▸ Exercise task 1
Please rewrite the passage on the Central Park 5 case, starting with "She is alert" and going on through "a civil lawsuit.", with "boys" swapped for "youths".

She is alert to the vigilantism and voyeurism that turns the players in these scandals into caricatures of good and evil, dehumanising them all. Consider the notorious case of the Central Park 5, which Wypijewski covers briefly in her introduction. It involved a group of lower-income black and brown teenage boys wrongly convicted for the vicious, nearly fatal 1989 rape of an affluent white female jogger. Right and left the boys were condemned as animals, members of a ‘wolf pack’, symbols of a soulless moral anarchy stalking law-abiding citizens of the city. They were imprisoned for years, thanks to coerced confessions and a prejudicial prosecution. Released after the actual rapist confessed, they eventually received $41million from the City of New York to settle a civil lawsuit.

A 2012 documentary and recent Netflix series upended public perceptions of this case, reversing the roles of heroes and villains. Now the boys are symbols of injured innocence; the police and, notably, the lead prosecutor, are agents of soulless injustice. (The once celebrated prosecutor has now been effectively blacklisted.) If there is truth to these revised characterisations, they are, Wypijewski observes, ‘more a matter of sentiment than principle’. Teenagers are still being prosecuted as adults, including boys accused of rape, who are still condemned as wholly and irredeemably evil. Justice is ‘a matter of demonising the right people… rape is a heinous crime except when wished upon those accused of it’.

▸ Supplied material
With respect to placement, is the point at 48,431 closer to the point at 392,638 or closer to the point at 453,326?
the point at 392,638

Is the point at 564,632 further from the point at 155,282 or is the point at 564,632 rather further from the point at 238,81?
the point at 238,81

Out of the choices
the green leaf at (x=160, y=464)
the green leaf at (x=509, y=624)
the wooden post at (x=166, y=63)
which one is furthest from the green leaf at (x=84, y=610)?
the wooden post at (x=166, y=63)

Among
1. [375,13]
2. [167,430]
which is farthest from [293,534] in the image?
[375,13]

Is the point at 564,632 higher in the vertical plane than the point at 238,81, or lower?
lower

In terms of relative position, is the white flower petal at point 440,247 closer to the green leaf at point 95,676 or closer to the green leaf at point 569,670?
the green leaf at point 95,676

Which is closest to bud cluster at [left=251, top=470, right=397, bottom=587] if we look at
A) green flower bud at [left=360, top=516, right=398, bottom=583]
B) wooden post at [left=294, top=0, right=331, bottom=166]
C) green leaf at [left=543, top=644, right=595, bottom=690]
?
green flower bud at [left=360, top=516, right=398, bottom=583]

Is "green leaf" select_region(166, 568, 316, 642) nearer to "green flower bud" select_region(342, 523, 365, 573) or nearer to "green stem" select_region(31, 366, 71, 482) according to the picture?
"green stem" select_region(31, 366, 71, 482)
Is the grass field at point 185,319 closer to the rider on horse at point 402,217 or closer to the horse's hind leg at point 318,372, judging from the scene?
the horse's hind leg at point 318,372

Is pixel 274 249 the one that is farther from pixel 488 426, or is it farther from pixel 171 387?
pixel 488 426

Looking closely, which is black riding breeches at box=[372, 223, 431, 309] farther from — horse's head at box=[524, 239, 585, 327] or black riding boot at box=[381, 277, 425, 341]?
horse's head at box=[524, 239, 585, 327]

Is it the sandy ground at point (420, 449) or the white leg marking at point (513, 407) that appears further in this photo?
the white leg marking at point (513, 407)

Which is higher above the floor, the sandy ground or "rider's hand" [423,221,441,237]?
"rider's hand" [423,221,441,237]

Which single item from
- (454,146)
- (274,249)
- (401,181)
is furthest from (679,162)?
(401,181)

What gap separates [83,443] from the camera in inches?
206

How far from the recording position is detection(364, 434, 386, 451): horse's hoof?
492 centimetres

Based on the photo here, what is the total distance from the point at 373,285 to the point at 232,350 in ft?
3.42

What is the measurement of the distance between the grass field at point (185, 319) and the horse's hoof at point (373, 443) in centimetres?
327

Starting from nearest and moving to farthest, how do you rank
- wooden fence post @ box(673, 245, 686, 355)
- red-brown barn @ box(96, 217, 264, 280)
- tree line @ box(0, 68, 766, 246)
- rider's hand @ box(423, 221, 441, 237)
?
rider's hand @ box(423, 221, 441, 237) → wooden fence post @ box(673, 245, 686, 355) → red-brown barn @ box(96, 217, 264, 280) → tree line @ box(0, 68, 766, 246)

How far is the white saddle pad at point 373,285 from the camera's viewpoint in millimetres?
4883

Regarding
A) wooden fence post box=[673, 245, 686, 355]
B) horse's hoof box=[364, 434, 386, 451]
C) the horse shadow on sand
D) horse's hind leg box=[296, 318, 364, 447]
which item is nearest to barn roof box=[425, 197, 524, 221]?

▸ Exercise task 2
Output the records as a JSON list of strings, starting with the line with "Based on the" and going on through the final line of the records, one string per line and no blank lines.

▸ Correct output 1
She is alert to the vigilantism and voyeurism that turns the players in these scandals into caricatures of good and evil, dehumanising them all. Consider the notorious case of the Central Park 5, which Wypijewski covers briefly in her introduction. It involved a group of lower-income black and brown teenage youths wrongly convicted for the vicious, nearly fatal 1989 rape of an affluent white female jogger. Right and left the youths were condemned as animals, members of a ‘wolf pack’, symbols of a soulless moral anarchy stalking law-abiding citizens of the city. They were imprisoned for years, thanks to coerced confessions and a prejudicial prosecution. Released after the actual rapist confessed, they eventually received $41million from the City of New York to settle a civil lawsuit.

▸ Correct output 2
[
  "Based on the photo here, what is the total distance from the point at 373,285 to the point at 232,350 in ft?",
  "3.42",
  "What is the measurement of the distance between the grass field at point (185, 319) and the horse's hoof at point (373, 443) in centimetres?",
  "327",
  "Starting from nearest and moving to farthest, how do you rank",
  "- wooden fence post @ box(673, 245, 686, 355)",
  "- red-brown barn @ box(96, 217, 264, 280)",
  "- tree line @ box(0, 68, 766, 246)",
  "- rider's hand @ box(423, 221, 441, 237)",
  "?",
  "rider's hand @ box(423, 221, 441, 237) → wooden fence post @ box(673, 245, 686, 355) → red-brown barn @ box(96, 217, 264, 280) → tree line @ box(0, 68, 766, 246)",
  "How far is the white saddle pad at point 373,285 from the camera's viewpoint in millimetres?",
  "4883",
  "Regarding",
  "A) wooden fence post box=[673, 245, 686, 355]",
  "B) horse's hoof box=[364, 434, 386, 451]",
  "C) the horse shadow on sand",
  "D) horse's hind leg box=[296, 318, 364, 447]",
  "which item is nearest to barn roof box=[425, 197, 524, 221]?"
]